Pareyson D, Castellotti B, Botti S, Defanti C A, Gellera C, Taroni F, Sghirlanzoni A
Divisione di Neurologia, Istituto Nazionale Neurologico C. Besta, IRCCS, Milano.
Ital J Neurol Sci. 1995 Oct;16(7):467-71. doi: 10.1007/BF02229324.
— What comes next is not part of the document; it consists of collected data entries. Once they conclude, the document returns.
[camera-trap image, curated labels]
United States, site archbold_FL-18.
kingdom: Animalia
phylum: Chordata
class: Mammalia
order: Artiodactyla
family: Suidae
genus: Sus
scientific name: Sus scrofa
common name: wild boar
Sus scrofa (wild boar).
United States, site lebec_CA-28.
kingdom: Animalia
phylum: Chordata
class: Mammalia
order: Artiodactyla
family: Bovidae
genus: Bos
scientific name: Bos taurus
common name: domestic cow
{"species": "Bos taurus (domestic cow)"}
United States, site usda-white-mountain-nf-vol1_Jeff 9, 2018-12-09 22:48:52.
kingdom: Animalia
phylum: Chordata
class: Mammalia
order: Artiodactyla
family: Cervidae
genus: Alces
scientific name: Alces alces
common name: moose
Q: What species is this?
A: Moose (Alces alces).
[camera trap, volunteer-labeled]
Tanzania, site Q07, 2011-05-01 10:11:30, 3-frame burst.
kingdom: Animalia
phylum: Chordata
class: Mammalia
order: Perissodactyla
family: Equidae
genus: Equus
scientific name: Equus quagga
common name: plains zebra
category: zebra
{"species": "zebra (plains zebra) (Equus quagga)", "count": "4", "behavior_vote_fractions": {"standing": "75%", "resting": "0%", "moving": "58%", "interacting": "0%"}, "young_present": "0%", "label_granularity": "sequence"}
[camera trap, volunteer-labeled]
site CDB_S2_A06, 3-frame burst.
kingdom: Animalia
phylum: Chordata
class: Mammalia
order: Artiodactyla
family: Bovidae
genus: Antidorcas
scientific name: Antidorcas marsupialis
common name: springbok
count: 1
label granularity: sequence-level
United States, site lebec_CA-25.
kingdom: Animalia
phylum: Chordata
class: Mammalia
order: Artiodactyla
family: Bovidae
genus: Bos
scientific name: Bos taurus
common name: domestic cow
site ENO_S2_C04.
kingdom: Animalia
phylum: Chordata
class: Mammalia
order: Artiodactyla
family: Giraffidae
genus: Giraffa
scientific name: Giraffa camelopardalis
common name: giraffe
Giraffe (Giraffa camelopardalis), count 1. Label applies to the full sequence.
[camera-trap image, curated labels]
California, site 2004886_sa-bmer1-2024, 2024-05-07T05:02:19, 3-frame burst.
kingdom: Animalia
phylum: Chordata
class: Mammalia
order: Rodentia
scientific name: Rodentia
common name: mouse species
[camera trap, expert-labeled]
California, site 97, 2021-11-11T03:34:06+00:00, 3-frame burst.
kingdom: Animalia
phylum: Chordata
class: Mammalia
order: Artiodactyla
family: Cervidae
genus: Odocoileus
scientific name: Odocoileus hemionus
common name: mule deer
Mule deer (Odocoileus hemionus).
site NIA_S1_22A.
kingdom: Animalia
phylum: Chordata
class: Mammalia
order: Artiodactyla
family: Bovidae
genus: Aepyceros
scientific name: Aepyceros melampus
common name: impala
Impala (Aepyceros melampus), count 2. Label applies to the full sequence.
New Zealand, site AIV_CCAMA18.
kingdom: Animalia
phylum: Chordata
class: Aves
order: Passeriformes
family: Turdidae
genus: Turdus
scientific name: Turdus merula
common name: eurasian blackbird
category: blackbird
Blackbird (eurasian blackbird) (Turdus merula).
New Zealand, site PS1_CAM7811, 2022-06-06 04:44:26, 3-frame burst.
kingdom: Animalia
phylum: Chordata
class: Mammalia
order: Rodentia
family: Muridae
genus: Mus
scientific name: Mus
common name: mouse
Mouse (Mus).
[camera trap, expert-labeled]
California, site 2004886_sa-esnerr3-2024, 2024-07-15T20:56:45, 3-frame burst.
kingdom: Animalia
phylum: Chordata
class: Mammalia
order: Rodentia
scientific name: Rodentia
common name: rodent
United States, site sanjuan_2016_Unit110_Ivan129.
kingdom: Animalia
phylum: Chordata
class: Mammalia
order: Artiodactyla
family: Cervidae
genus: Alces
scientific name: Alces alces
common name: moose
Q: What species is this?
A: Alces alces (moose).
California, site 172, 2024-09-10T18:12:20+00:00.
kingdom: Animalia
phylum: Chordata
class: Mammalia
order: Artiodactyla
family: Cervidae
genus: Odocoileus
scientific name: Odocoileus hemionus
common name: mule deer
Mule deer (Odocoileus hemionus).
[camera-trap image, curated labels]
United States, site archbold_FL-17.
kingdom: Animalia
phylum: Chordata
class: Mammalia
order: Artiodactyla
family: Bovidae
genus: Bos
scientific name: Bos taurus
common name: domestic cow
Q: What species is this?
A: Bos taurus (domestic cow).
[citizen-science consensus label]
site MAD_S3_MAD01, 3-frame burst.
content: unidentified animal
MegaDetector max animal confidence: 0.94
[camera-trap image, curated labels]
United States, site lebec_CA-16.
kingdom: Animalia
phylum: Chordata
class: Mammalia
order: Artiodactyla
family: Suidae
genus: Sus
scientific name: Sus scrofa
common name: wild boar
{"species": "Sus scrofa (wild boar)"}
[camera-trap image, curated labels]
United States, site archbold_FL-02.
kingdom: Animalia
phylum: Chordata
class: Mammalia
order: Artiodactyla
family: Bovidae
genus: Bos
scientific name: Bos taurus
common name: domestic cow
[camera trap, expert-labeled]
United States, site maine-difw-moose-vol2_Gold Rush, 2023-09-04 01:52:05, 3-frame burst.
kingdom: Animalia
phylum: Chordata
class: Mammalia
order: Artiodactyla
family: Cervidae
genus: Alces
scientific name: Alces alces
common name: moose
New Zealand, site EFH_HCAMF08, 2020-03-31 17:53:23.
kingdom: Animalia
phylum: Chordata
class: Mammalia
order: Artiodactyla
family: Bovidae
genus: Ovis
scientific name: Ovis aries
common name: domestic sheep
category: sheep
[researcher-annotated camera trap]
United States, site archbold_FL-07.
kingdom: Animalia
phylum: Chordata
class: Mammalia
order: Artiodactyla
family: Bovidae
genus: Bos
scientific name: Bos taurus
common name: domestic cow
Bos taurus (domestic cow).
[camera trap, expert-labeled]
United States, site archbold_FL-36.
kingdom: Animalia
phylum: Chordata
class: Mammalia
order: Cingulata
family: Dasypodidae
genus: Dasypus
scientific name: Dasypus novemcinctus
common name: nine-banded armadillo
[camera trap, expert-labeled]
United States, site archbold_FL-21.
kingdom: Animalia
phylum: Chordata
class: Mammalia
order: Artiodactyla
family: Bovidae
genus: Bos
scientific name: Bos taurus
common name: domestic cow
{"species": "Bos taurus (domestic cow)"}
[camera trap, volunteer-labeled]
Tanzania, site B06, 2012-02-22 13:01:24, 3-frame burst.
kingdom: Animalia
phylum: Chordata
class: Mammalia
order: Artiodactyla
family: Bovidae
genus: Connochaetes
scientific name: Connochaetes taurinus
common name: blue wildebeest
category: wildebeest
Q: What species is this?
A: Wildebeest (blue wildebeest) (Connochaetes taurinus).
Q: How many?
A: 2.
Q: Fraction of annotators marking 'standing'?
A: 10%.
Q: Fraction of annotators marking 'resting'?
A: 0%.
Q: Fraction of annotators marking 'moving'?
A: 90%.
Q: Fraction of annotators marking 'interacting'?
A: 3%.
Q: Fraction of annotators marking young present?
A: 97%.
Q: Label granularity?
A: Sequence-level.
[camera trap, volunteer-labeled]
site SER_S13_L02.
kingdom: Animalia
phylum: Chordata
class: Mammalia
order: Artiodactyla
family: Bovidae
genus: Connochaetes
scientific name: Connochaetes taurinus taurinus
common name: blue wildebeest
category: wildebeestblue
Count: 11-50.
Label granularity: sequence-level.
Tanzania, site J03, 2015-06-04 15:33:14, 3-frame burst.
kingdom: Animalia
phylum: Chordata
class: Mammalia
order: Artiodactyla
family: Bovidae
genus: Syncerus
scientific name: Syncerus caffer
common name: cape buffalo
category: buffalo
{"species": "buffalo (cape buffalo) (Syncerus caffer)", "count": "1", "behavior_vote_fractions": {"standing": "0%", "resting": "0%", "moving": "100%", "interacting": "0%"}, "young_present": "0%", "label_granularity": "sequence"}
Kennedy's disease, or spinal and bulbar muscular atrophy (SBMA), is a rare X-linked motoneuron disorder with variable signs of androgen insensitivity. It is associated with the expansion of a trinucleotide CAG repeat within the androgen receptor (AR) gene. We here report our clinical and molecular findings in two Italian families with Kennedy's disease. The increased size of the CAG repeat was demonstrated in four affected males and seven carrier females.
肯尼迪病,即脊髓延髓肌萎缩症(SBMA),是一种罕见的X连锁运动神经元疾病,具有雄激素不敏感的多种体征。它与雄激素受体(AR)基因内三核苷酸CAG重复序列的扩增有关。我们在此报告我们对两个患有肯尼迪病的意大利家族的临床和分子研究结果。在四名患病男性和七名携带者女性中证实了CAG重复序列长度增加。